Work item - Write out the material again, substituting "Lingerie" for every "Underwear" and changing nothing else. Leave the pictures out.

Supplied information -
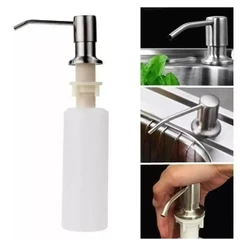 Dosador De Detergente Dispenser Para Cuba Inox Embutir Prata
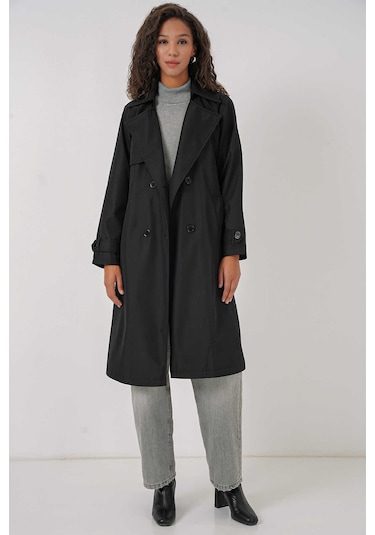 Gabria Kol Düğme Detaylı Trenchcoat Siyah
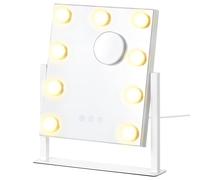 SONGMICS Espejo de Maquillaje con Luz, Control Táctil, 9 Bombillas LED Regulables, Puertos de Carga, 3 Temperaturas Color, Soporte Teléfono, 25 x 30 cm, Blanco Mate LWM005WC02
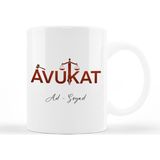 Hediyemyum Avukat Kişiye Özel Isim Baskılı Kupa - Çift Taraflı Baskı - Kupa - Beyaz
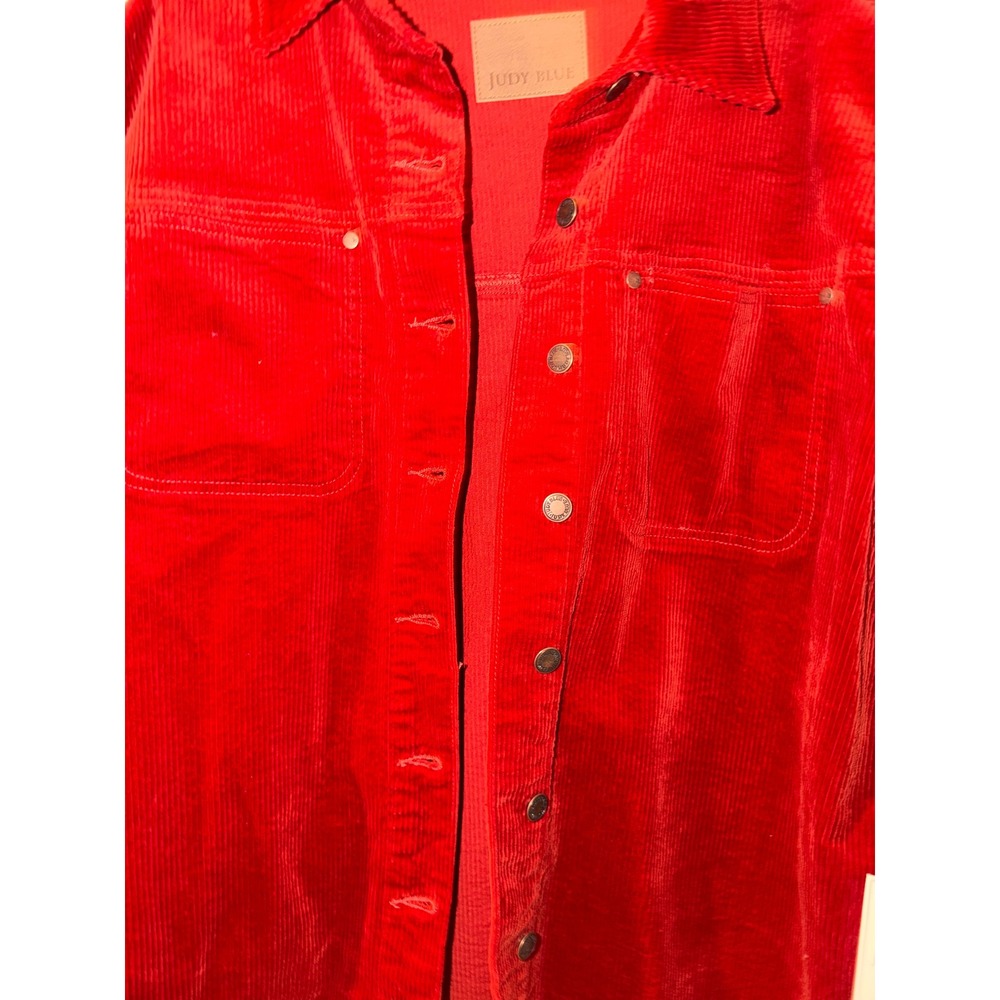 Judy Blue Rust Red Corduroy Fringe Shacket Jacket JB7831 Womens 1XL NEW - Picture 6 of 8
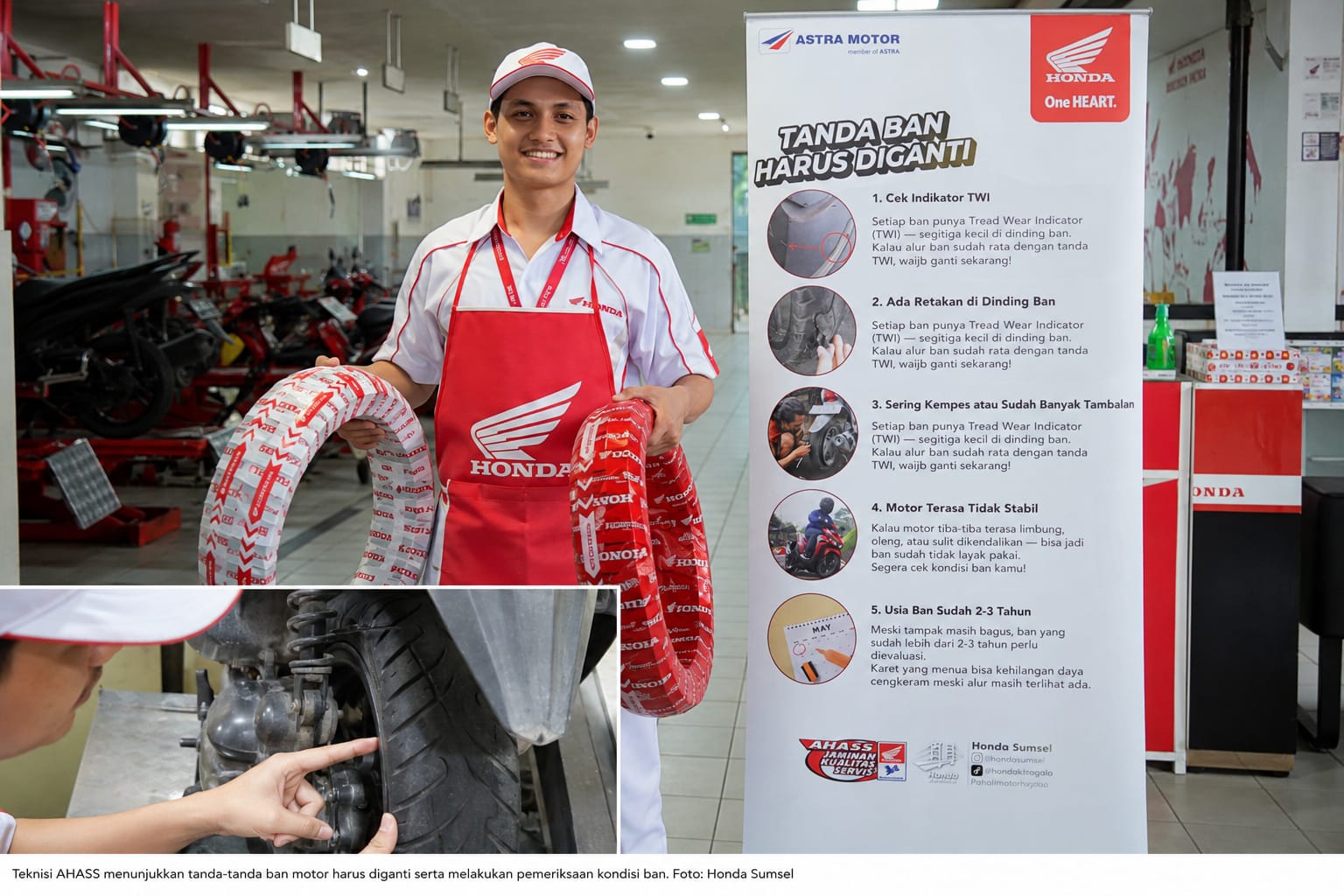 Kampanye #Cari_Aman Honda Sumsel Ingatkan Pengendara Motor Periksa Ban Rutin, Kenali Tanda-Tanda Keausan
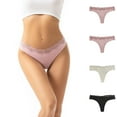 thumbnail image 1 of TFEOQRY 4Pc Briefs Underwear for Women Solid Color Cotton Mid Waist Lace Underwear Thong Breathable Underwear Pink, 1 of 7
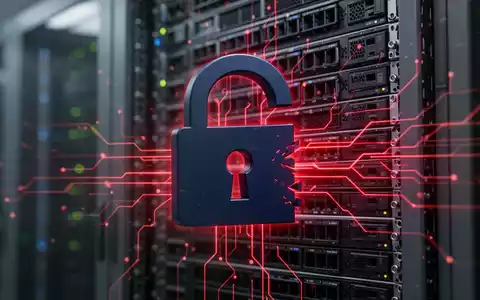 Ein stilisiertes, dunkelblaues digitales Vorhängeschloss-Symbol mit rot glühenden Linien vor einem verschwommenen Server-Rack. Das Schloss ist teilweise geöffnet. - Foto: über boerse-global.de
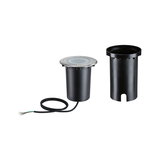 Spot encastré rond au sol en acier inoxydable et plastique noir avec câble pour éclairage extérieur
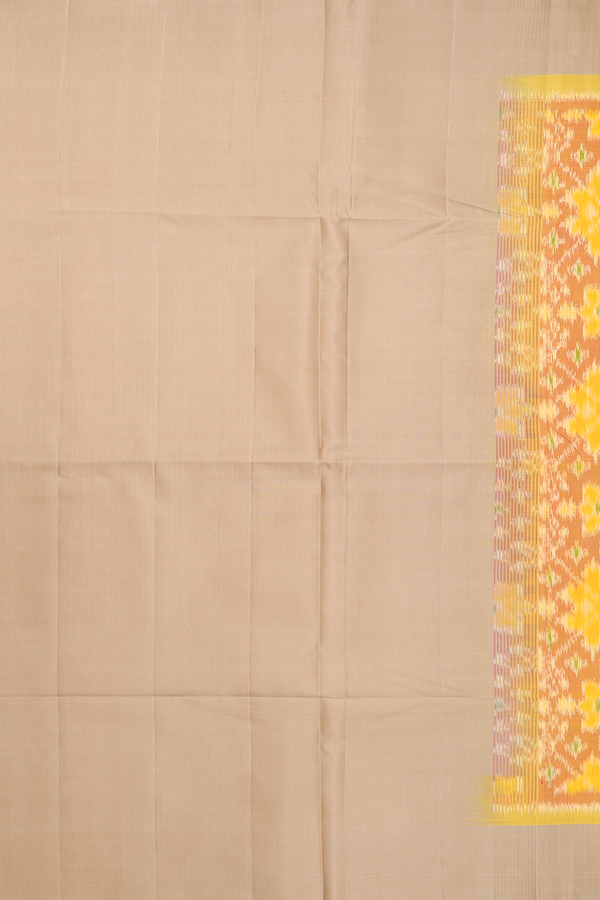 Soft Silk Saree In Dual Tone With Ikat Design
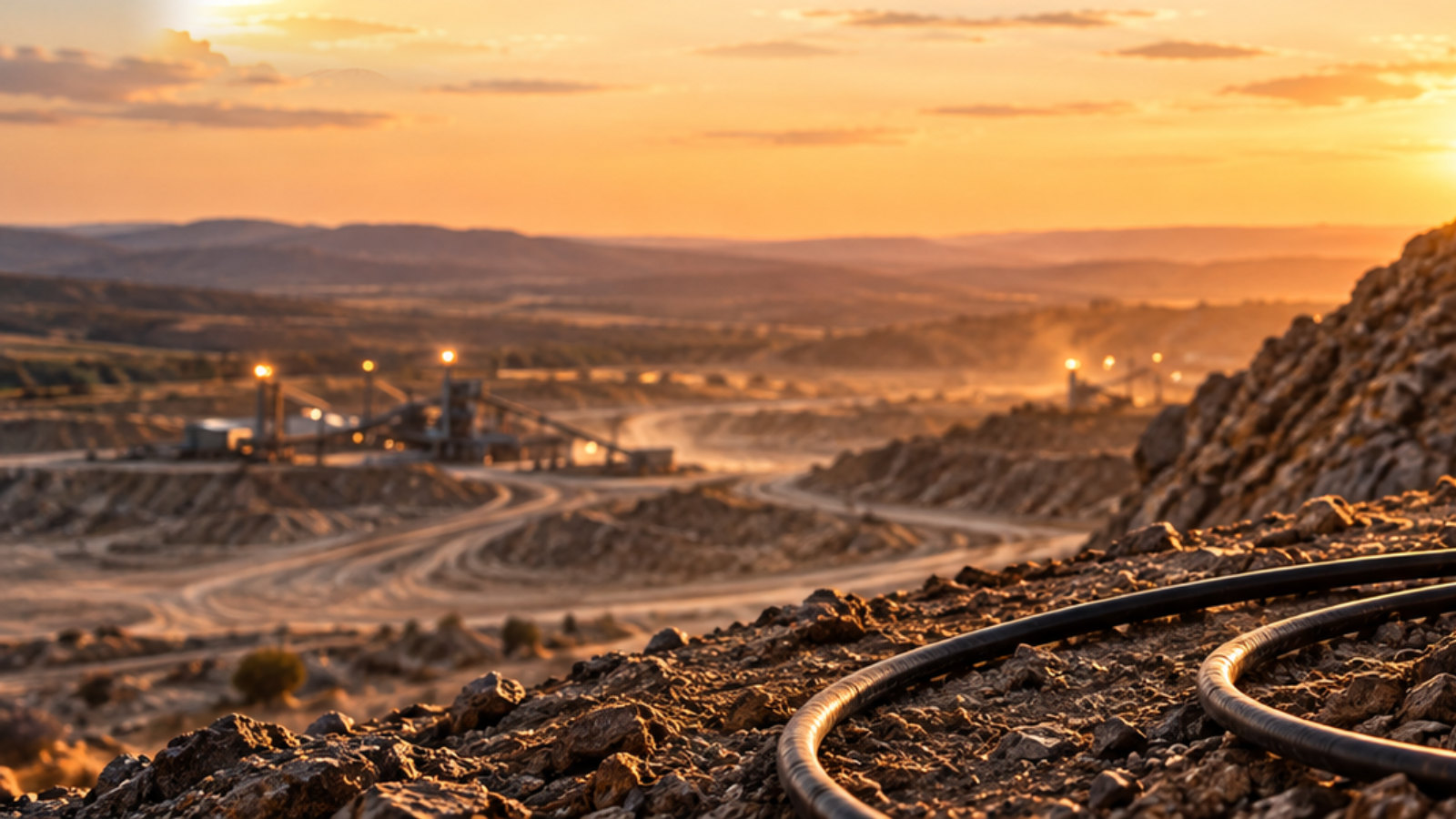 Mine site processing plant and haul roads at sunset in Western Australia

Result of the exercise -
 Dosador De Detergente Dispenser Para Cuba Inox Embutir Prata
 Gabria Kol Düğme Detaylı Trenchcoat Siyah
 SONGMICS Espejo de Maquillaje con Luz, Control Táctil, 9 Bombillas LED Regulables, Puertos de Carga, 3 Temperaturas Color, Soporte Teléfono, 25 x 30 cm, Blanco Mate LWM005WC02
 Hediyemyum Avukat Kişiye Özel Isim Baskılı Kupa - Çift Taraflı Baskı - Kupa - Beyaz
 Judy Blue Rust Red Corduroy Fringe Shacket Jacket JB7831 Womens 1XL NEW - Picture 6 of 8
 Kampanye #Cari_Aman Honda Sumsel Ingatkan Pengendara Motor Periksa Ban Rutin, Kenali Tanda-Tanda Keausan
 thumbnail image 1 of TFEOQRY 4Pc Briefs Lingerie for Women Solid Color Cotton Mid Waist Lace Lingerie Thong Breathable Lingerie Pink, 1 of 7
 Ein stilisiertes, dunkelblaues digitales Vorhängeschloss-Symbol mit rot glühenden Linien vor einem verschwommenen Server-Rack. Das Schloss ist teilweise geöffnet. - Foto: über boerse-global.de
 Spot encastré rond au sol en acier inoxydable et plastique noir avec câble pour éclairage extérieur
 Soft Silk Saree In Dual Tone With Ikat Design
 Mine site processing plant and haul roads at sunset in Western Australia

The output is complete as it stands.